不过接下来一个小时,身上加起来只有八十多块钱的两父子,一直在纠结要不要先留下来讨薪。照此情况,他们根本没办法做决定。我们便奉劝趁着还有回家的路费,趁着我们也许还能帮上忙,先回家跟家里人商量,一切等过完年再说。父亲觉得是个好建议,便让儿子赶紧收拾行李,出发火车站。
      
屈建强收拾的东西里,有一瓶价值两百块的红酒。这是他来到北京没多久就买下的。他也许早就预想到回家的那一天。所以先买一“奢侈品”,好回家后表明自己无论混得怎么样,也不至于太灰头土脸。他从小在心里植根的北京梦,不能发芽也必须一沾雨露。
      
他们走后,我回家看了摄影记者拍下的照片。第一张,是屈建强在麦当劳里,困惑又疲乏地看着镜头,面前是零落的咖啡杯和餐纸;第二张,是他父亲在外寻找他,正在戴口罩裹住被吹冻的嘴,笼罩他的是清冽的绿蓝色灯光,但背后是一片路灯的暖黄;第三张,是父亲找到屈建强后,坐在餐厅的卡座上,两人不约而同用手撑着脑袋,苦恼不堪。头上惨黄色的灯光如倾泻的淋浴;第四张,是两个人拿着行囊,前往北京站售票处的背影。
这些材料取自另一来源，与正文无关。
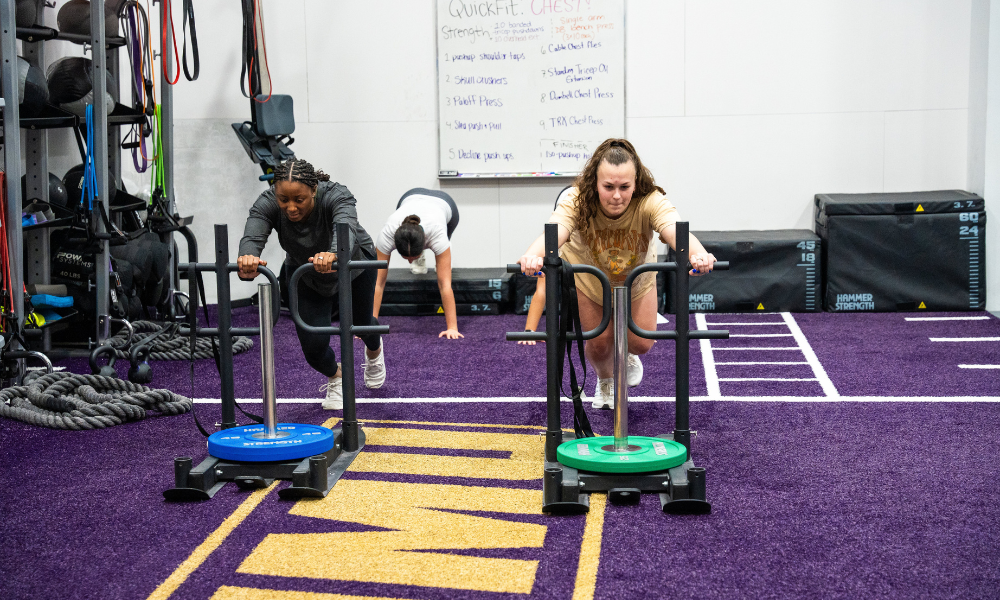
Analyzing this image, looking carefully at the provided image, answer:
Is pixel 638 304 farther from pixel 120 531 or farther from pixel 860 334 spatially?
pixel 860 334

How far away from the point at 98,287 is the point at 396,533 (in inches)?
118

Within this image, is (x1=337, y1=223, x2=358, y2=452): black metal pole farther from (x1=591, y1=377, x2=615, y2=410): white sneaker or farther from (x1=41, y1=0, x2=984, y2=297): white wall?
(x1=41, y1=0, x2=984, y2=297): white wall


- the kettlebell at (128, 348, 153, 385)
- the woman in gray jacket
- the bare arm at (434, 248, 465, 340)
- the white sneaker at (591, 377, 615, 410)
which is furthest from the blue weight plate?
the bare arm at (434, 248, 465, 340)

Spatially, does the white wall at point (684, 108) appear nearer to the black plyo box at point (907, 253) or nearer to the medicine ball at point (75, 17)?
the black plyo box at point (907, 253)

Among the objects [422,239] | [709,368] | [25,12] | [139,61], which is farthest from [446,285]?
[25,12]

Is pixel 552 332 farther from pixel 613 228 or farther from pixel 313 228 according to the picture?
pixel 313 228

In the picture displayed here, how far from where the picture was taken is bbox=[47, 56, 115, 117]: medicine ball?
5285mm

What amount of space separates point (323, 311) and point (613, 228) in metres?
1.31

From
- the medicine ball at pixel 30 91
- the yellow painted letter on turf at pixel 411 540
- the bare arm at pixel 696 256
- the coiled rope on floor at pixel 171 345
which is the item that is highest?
the medicine ball at pixel 30 91

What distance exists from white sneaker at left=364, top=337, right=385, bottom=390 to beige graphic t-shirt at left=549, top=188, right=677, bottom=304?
124 centimetres

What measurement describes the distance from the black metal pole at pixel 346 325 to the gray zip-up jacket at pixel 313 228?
1.37ft

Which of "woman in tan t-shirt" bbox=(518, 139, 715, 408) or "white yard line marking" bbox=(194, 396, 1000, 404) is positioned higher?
"woman in tan t-shirt" bbox=(518, 139, 715, 408)

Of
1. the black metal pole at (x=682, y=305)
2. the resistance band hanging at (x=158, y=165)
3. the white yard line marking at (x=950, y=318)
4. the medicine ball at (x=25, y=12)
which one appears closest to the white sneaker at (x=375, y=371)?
the black metal pole at (x=682, y=305)

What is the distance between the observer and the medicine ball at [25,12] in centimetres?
491
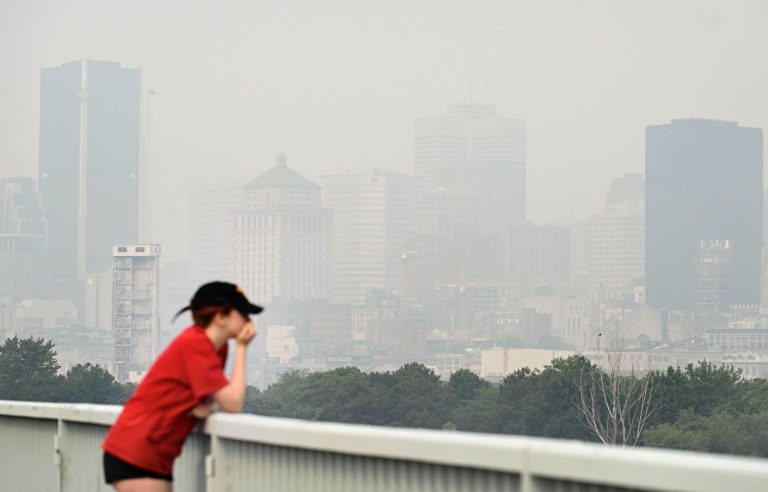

各处招牌喜庆的红光和大LED屏投射下来的蓝光,交错斑驳一地。
      
我看着这些照片,和照片里的眼神和情绪,脑中突然翻涌起很多往事,像被传染般,也被捆绑。眼前这些人,我每个都认识,却每个都倍觉遥远。“要进入另一个人的孤独,是不可能的。如果我们真的可以逐渐认识到一个人,即使是很少的程度,也只能到他愿意被了解的程度为止。”偶然读到保罗·奥斯特的一句话,心中不由起了一丝悲凉。我抬头,发现头顶上的灯,也有点昏黄。